Oggi si assiste a uno scioglimento di questo dualismo originario in una ridda di correnti che spesso sorgono da posizioni personali, e regna un generale disorientamento, dovuto anche al fatto che – nelle emergenze degli ultimi anni, dal Covid alla guerra – raramente il partito è riuscito a prendere posizioni univoche. Così, mentre i suoi rappresentanti partecipavano alle riunioni governative in cui si decidevano le misure anti-pandemia, la base esitava tra l’adeguarsi alle regole imposte o inseguire i santoni dei movimenti no-vax. Peggio ancora per quanto riguarda la guerra, su cui sono emerse enormi divisioni e incertezze sulle posizioni da prendere: mentre la destra del partito sosteneva la Nato e l’invio di armi e militari all’Ucraina, la sinistra parlava di guerra imperialista e difendeva le sue convinzioni anti-Nato e pacifiste. Anche la Zeitenwende, con l’avvio del riarmo tedesco a opera della coalizione “semaforo” e del cancelliere Olaf Scholz, ha scatenato un putiferio e reazioni scomposte. Lo slogan “lavorare sulle contraddizioni”, più volte ripetuto, non sembra per il momento sortire alcun risultato.

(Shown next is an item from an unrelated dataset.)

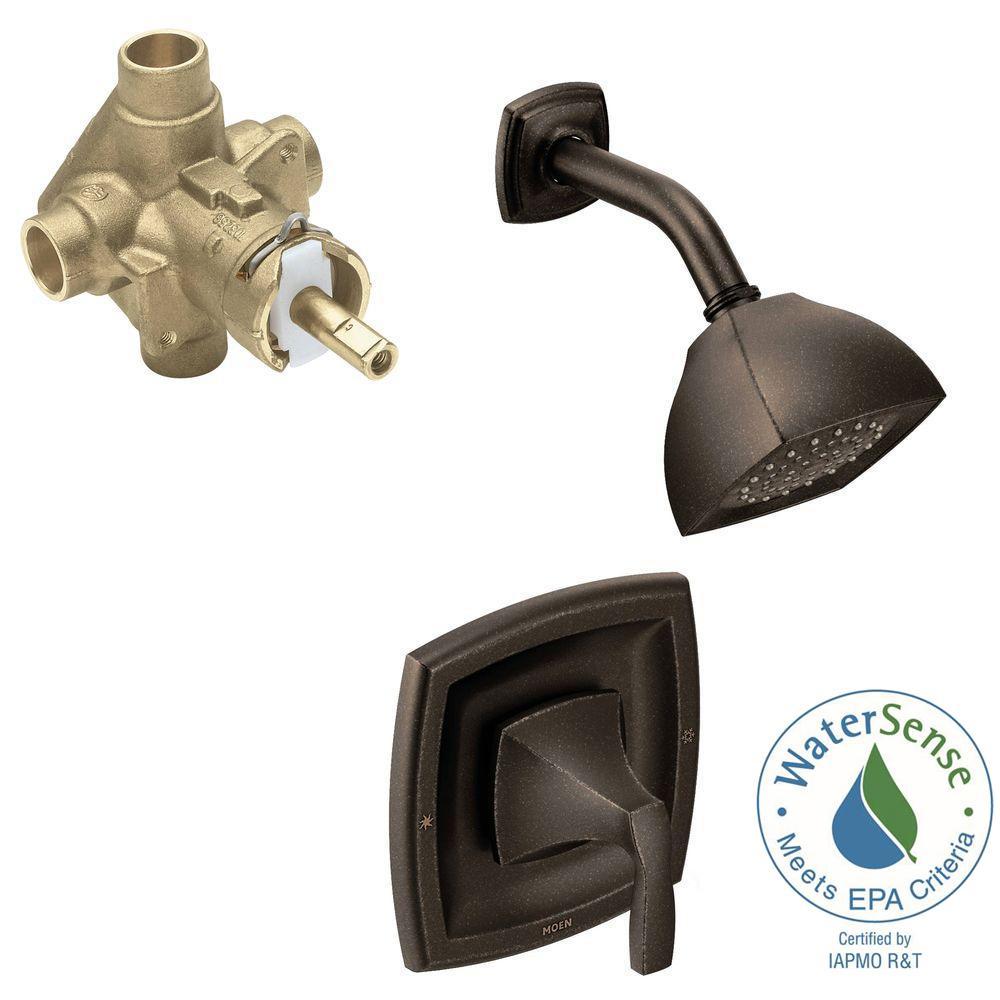 Moen voss single handle 1 spray positemp shower faucet - Moen rubbed bronze bathroom faucets ...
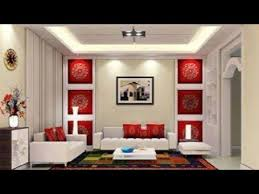 best 100 modern living room designs with pop false ceiling design for hall 2018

Proprio il ministro-presidente della Turingia, Bodo Ramelow, nel suo intervento al “compleanno” del partito, ha insistito sulla necessità di esprimere una volta per tutte un orientamento chiaro, il più possibile unitario, riguardo al conflitto, sostenendo che “è falso e politicamente avventurista dire che la Nato sia da ritenersi corresponsabile dell’attacco all’Ucraina e ai diritti umani in corso”. Per contro, Janine Wissler, rieletta co-presidente con il 57% dei voti, ha dichiarato che “è stato un errore non sciogliere la Nato”, e, pur ribadendo il sostegno al Paese aggredito e ai “coraggiosi che in Russia lottano contro la guerra”, ha rimarcato che “è in corso uno scontro tra grandi potenze, un conflitto imperialista, che non è certo cominciato con la guerra in Ucraina”.

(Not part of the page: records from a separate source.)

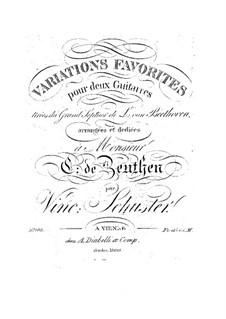 Variationen über Septett von L. van Beethoven: Variationen über Septett von L. van Beethoven by Vincenz Schuster
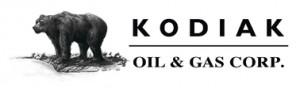 Kodiak Oil & Gas Corp (USA) (NYSE:KOG)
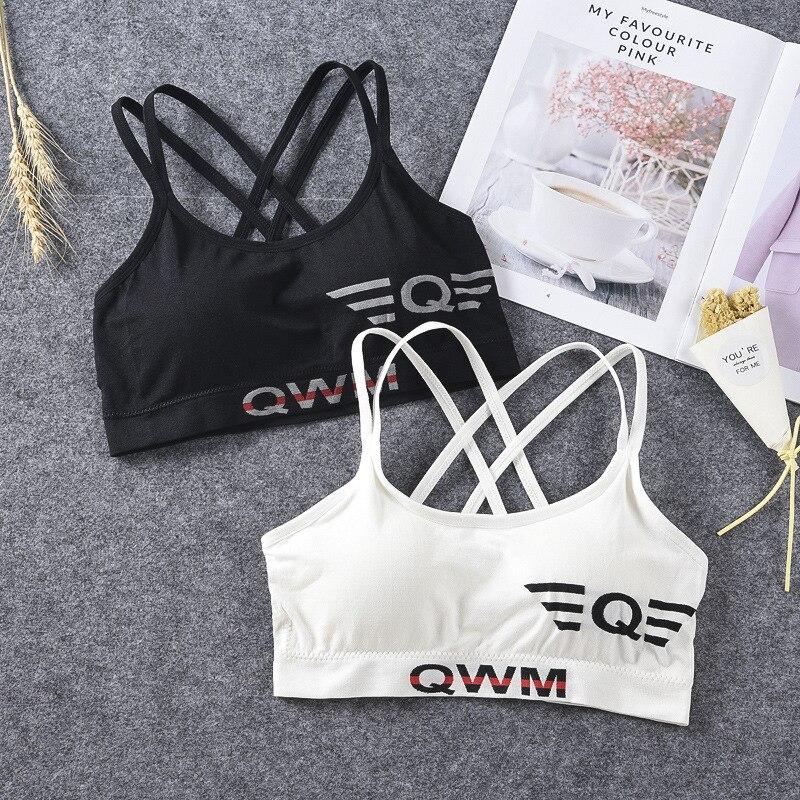 Fitness Sports Bra Yoga Push Up Bra For Women Top Black White Running Yoga Gym Fitness Crop Top Women Sport Bra Women Letters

Di fronte a queste visioni antitetiche, alla Linke occorre un cambio di marcia per sopravvivere ed evitare una scissione, che pare sempre più probabile. Un membro di base del partito ha twittato in questi giorni: “La Linke è come una casa abbandonata protetta dalle Belle Arti, che appartiene a un gruppo di eredi che non si mettono d’accordo. Il restauro costa parecchio, e demolire e ricostruire non è possibile, di modo che si può solo rimanere a guardare il suo lento deterioramento, e sperare in un miracolo”.